What the task asks
Set down exactly the lines from the one containing "What is the" through the last line of the records below, both included, and nothing else.

Recorded information
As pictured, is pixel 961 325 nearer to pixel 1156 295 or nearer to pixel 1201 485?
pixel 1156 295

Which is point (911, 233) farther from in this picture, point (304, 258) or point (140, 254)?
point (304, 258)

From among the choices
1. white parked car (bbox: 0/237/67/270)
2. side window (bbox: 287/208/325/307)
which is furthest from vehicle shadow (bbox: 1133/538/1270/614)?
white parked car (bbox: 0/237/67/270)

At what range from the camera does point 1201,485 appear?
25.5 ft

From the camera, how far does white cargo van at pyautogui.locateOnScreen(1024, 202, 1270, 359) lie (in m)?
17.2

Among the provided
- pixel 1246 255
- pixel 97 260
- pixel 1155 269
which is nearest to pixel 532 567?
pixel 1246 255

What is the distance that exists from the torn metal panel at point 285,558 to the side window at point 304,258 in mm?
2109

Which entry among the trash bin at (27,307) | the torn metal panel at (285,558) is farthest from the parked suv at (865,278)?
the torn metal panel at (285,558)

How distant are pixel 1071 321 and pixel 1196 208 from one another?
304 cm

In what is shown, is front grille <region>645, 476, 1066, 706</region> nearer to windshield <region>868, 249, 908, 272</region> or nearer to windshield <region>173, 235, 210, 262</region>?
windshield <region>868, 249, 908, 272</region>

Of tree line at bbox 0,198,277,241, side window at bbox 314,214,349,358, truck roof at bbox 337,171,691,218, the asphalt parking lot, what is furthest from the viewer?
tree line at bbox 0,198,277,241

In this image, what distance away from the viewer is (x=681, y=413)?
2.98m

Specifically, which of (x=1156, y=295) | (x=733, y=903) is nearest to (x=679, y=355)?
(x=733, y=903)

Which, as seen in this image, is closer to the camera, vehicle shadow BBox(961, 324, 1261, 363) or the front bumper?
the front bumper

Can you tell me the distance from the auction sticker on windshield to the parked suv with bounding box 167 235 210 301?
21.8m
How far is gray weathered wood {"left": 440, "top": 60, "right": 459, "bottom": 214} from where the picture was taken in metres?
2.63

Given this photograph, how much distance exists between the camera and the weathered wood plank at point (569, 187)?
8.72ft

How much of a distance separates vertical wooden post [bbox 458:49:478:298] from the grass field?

Solved problem
What is the distance that exists from the torn metal panel at point 285,558 to the side window at point 304,258 in mm?
2109

Which entry among the trash bin at (27,307) | the torn metal panel at (285,558) is farthest from the parked suv at (865,278)?
the torn metal panel at (285,558)

How distant are pixel 1071 321 and pixel 1196 208 from one another?
304 cm

In what is shown, is front grille <region>645, 476, 1066, 706</region> nearer to windshield <region>868, 249, 908, 272</region> or nearer to windshield <region>173, 235, 210, 262</region>?
windshield <region>868, 249, 908, 272</region>

Of tree line at bbox 0,198,277,241, side window at bbox 314,214,349,358, truck roof at bbox 337,171,691,218, the asphalt parking lot, what is furthest from the viewer?
tree line at bbox 0,198,277,241

In this image, what distance away from the viewer is (x=681, y=413)?
2.98m

Specifically, which of (x=1156, y=295) | (x=733, y=903) is nearest to (x=679, y=355)?
(x=733, y=903)

Which, as seen in this image, is closer to the camera, vehicle shadow BBox(961, 324, 1261, 363) or the front bumper?
the front bumper

Can you tell me the distance from the auction sticker on windshield to the parked suv with bounding box 167 235 210 301?
21.8m
How far is gray weathered wood {"left": 440, "top": 60, "right": 459, "bottom": 214} from where the picture was taken in metres?
2.63

Given this photograph, how much distance exists between the camera and the weathered wood plank at point (569, 187)?
8.72ft

How much of a distance separates vertical wooden post [bbox 458:49:478:298] from the grass field?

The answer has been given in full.